Boscherville - L'abbatiale

L’occupation du site remonte aux temps préhistoriques. Le profond chemin creux qui délimite le domaine de l’abbaye au sud et qui, naguère, se prolongeait en coupant le méandre par le forêt de Roumare, offre sur ses abords de nombreux éclats de silex taillés, preuve d’une fréquentation remontant pour le moins au néolithique. Ce chemin touche la voie sur berge à proximité de l’abbaye et ce carrefour fût à l’origine économique du site. Aujourd’hui, cette voie de traverse emprunte avec des lacets et une moindre pente un val situé plus au nord pour aboutir au lieu dit « La Carrière ».

Cette liaison routière va naturellement servir Boscherville dans les périodes économiquement fastes et sans doute le desservir en cas de troubles. L’agglomération connaîtra une stature de bourgade avec 1500/2000 habitants à ses meilleures époques, comme la période romane et médiévale, pour retrouver, ensuite, un état de gros village rural avec 4 à 600 habitants. L’installation de l’abbaye correspond à l’une des périodes les plus fastes au temps du grand duché de Normandie.
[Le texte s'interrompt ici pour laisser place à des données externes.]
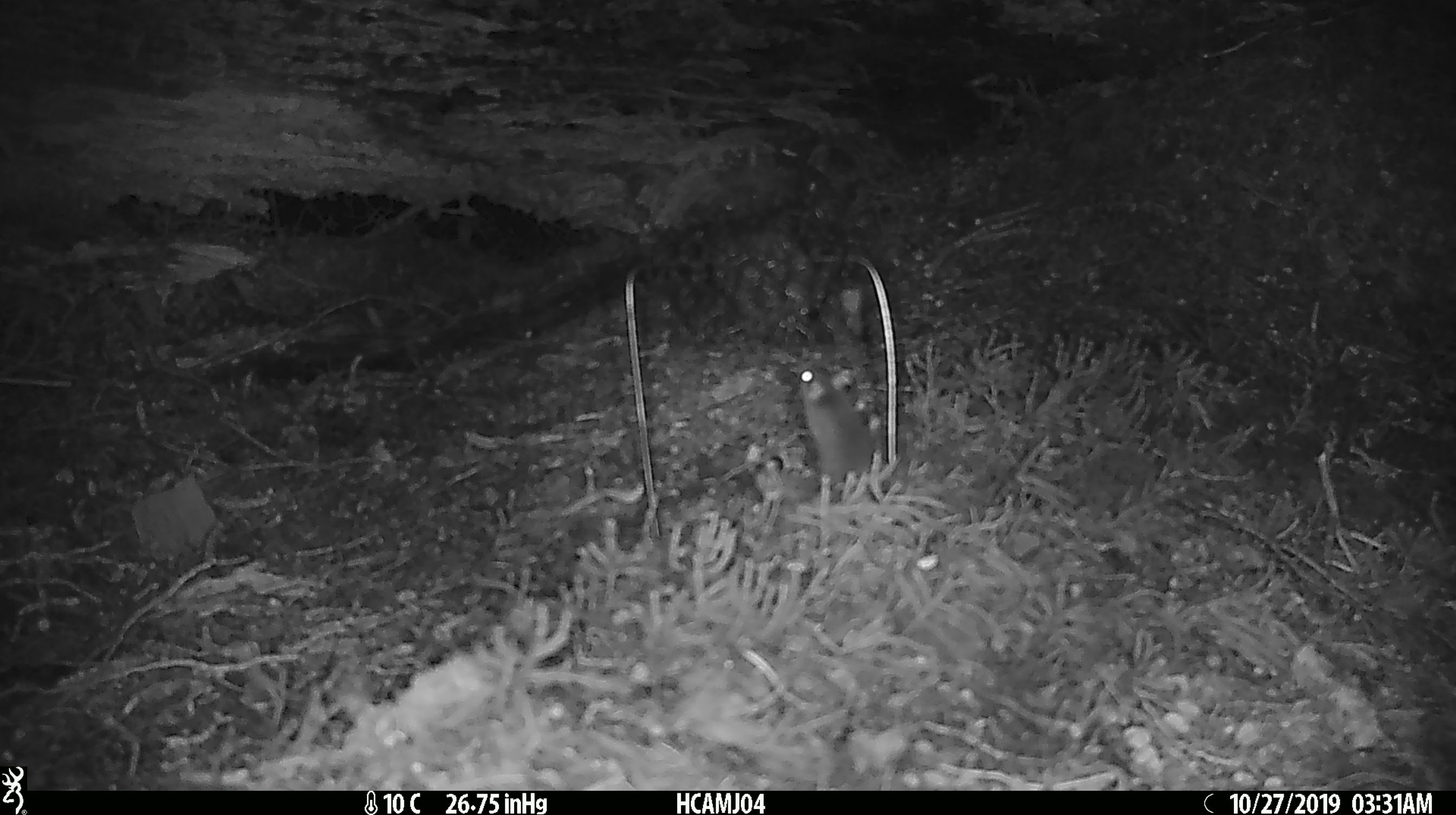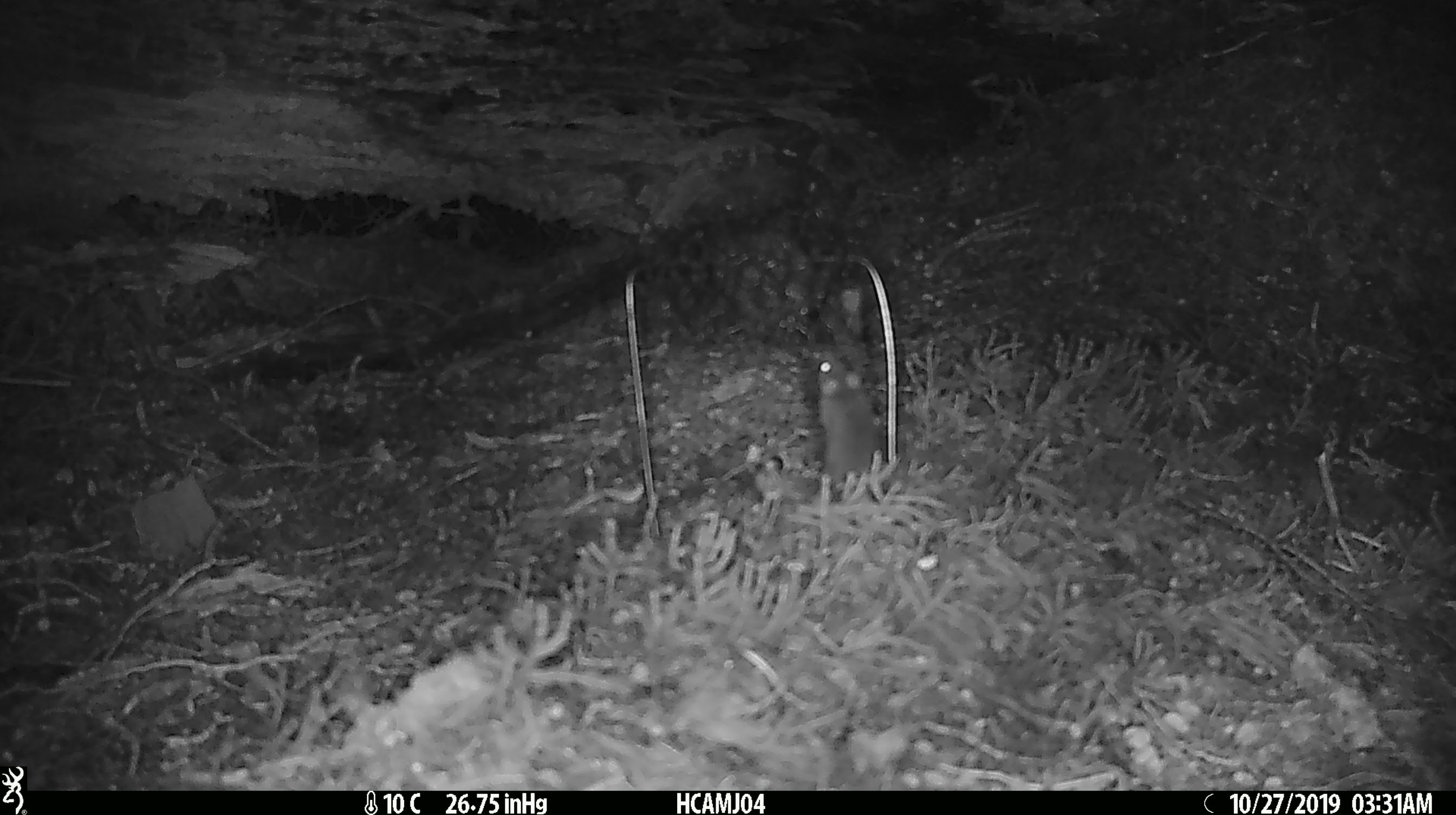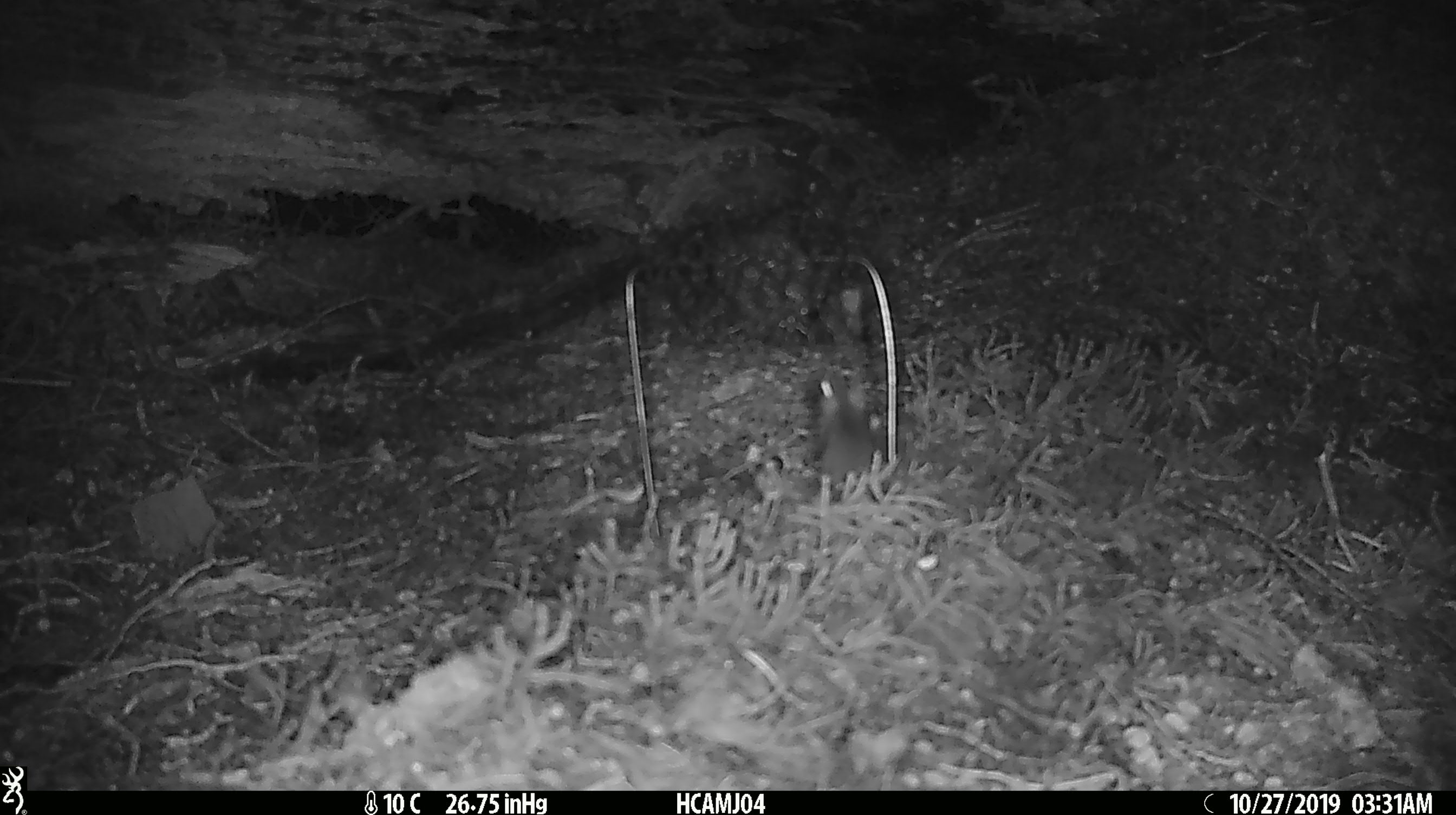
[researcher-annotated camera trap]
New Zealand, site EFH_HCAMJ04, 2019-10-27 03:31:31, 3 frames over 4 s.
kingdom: Animalia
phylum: Chordata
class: Mammalia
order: Rodentia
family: Muridae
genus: Mus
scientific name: Mus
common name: mouse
Mouse (Mus).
 En 1060, la paroisse alors vouée à Saint-Martin, se trouve sous la juridiction de Raoul de Tancarville alors chambrier du duc Guillaume. Selon la coutume, il installe dans le bourg une communauté de chanoines séculiers et fait bâtir à leur usage, une église dédiée à Saint-Georges, un acte qui n’a sans doute pas que des motivations religieuses. Ces engagés de la fois se rendent vite impopulaires et, en 1114, Guillaume de Tancarville, fils de Raoul, concède la fondation aux Bénédictins. L’abbé Louis entreprend alors la construction de la grande abbatiale actuelle. Cette fondation Saint-Georges n’a pas de gros moyens, mais la solidarité bénédictine aidant, l’ouvrage sera de taille et de qualité remarquables.

Le plan

En ce début du XII°s., les maîtres d’œuvre normands ont définitivement fixé le parti régional. Le chevet comporte une abside simple prolongée de deux travées droites avec collatéraux mais, contrairement à la coutume, les bas côtés de Boscherville sont clôturés par un mur pignon et non par une absidiole. Suivent : un transept débordant composé d’une croisée régulière destinée à une tour lanterne; deux travées établies  dans le prolongement des bas côtés et de deux croisillons débordants, ces derniers comportent une chapelle orientée et la traditionnelle tribune d’extrémité. Enfin, la nef compte huit travées avec bas côtés et la façade constituée d’un simple mur pignon est flanquée de deux tourelles d’escalier établies dans l’axe des élévations. Le programme s’est développé méthodiquement, d’est en ouest, sur un espace dégagé et sans contrainte, le plan est donc régulier. Les bases sont puissantes, élévation et murs latéraux sont d’une épaisseur nominale de cinq pieds et cet ouvrage à trois niveaux, de hauteur réduite, était prévu pour recevoir des voûtes.

Le chevet

Si les travaux de fondation commencent vers 1115/1116, l’option en élévation doit intervenir avant 1120 et, à cette époque, l’architecture normande se trouve à la croisée des chemins. Saint-Etienne de Caen a fixé le parti majeur avec tribunes. Cependant, si les élévations sont puissantes, l’objectif est de tenir face au feu dévastateur lorsque les lourdes charpentes à caissons s’écroulent et non de voûter l’ouvrage, le délicat troisième niveau avec sa galerie de circulation en témoigne. A cette époque, les constructeurs de Bourgogne et du Val de Loire réalisent des voûtes qui semblent donner satisfaction et c’est alors une garantie absolue contre la ruine par le feu. Les constructeurs normands envisagent donc de voûter leur œuvre mais la triple élévation avec tribunes accessibles, leur semble peu propice. Depuis deux ou trois décennies, les travées barlong se sont imposées et la voûte d’arêtes de même plan va de soi. La province compte déjà quelques expériences réussies, le chevet de l’abbaye aux Dames de Caen et la toute nouvelle abbaye de Lessay où des voûtes d’arêtes confortées de nervures en croix (les premières voûtes d’ogives) donnent satisfaction. Pour ce voûtement, il convient naturellement d’abandonner la tribune accessible pour revenir au puissant triforium classique correspondant aux combles du déambulatoire; ce sera le choix du maître de Saint-Georges de Boscherville.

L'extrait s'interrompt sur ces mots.